Abstract illustration of an LLM context window being compressed into a smaller, cleaner payload

Context Engineering Series #1: Beating Context Rot with Compaction

By Vinay Bhinde on Published 7 min read

This is the first post in a series on context engineering. We'll start with the most practical lesson from our own journey: when and why context compaction becomes the simplest, highest-impact fix for long-running agent conversations.


Why Context Engineering Matters

Context engineering is the discipline of deciding what information goes into the LLM context window, in what format, and when. It's not just prompt writing; it's the orchestration layer that keeps agents reliable as conversations and tool usage grow.

As Andrej Karpathy put it:

Context engineering is the art of filling the context window with just the right information for the next step (source)

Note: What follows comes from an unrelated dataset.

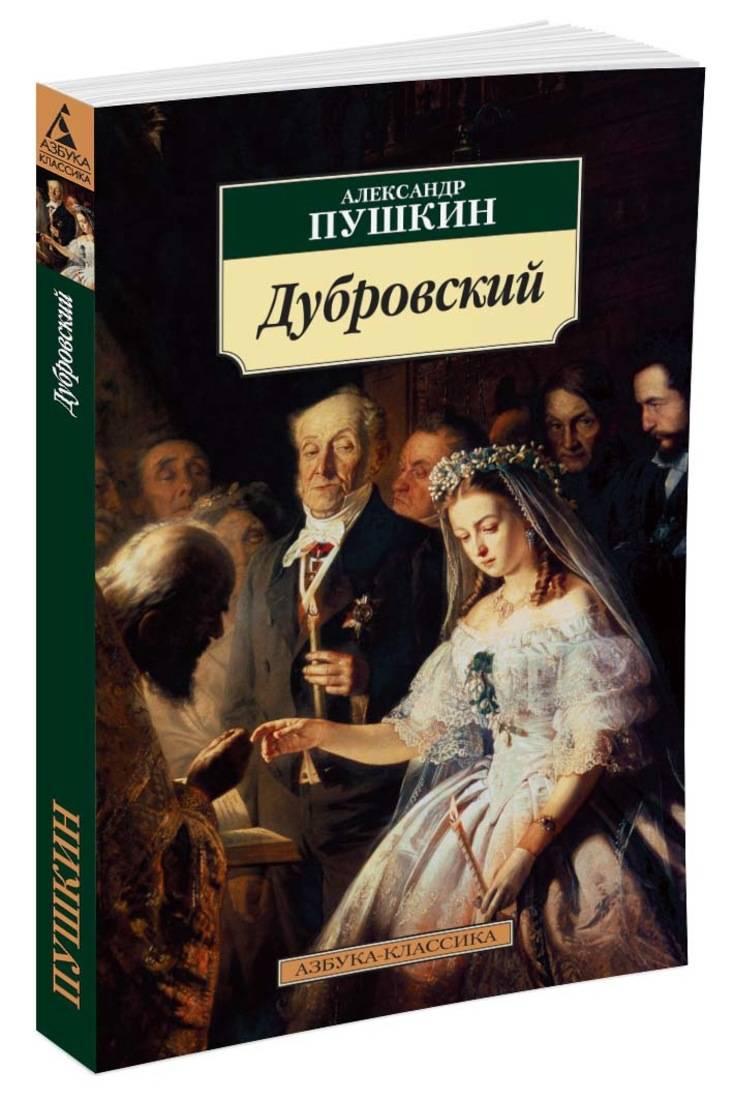 Дубровский. Пушкин А.С. ( Пушкин А.С.  )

For AI agents, this matters because reliability degrades as the conversation length grows. The longer the agent runs, the higher the risk of:

  • Instruction-following drift
  • Tool calling errors
  • Hallucinations in the absence of grounded data
  • Unpredictable behavior caused by irrelevant or stale tokens

If you're new to the term, we highly recommend the excellent write-ups by the Anthropic, Manus & LangChain teams, plus our own primers on context engineering: building effective AI agents and building accurate, reliable AI agents. They lay a great foundation for what context engineering is and why it's becoming a core engineering competency.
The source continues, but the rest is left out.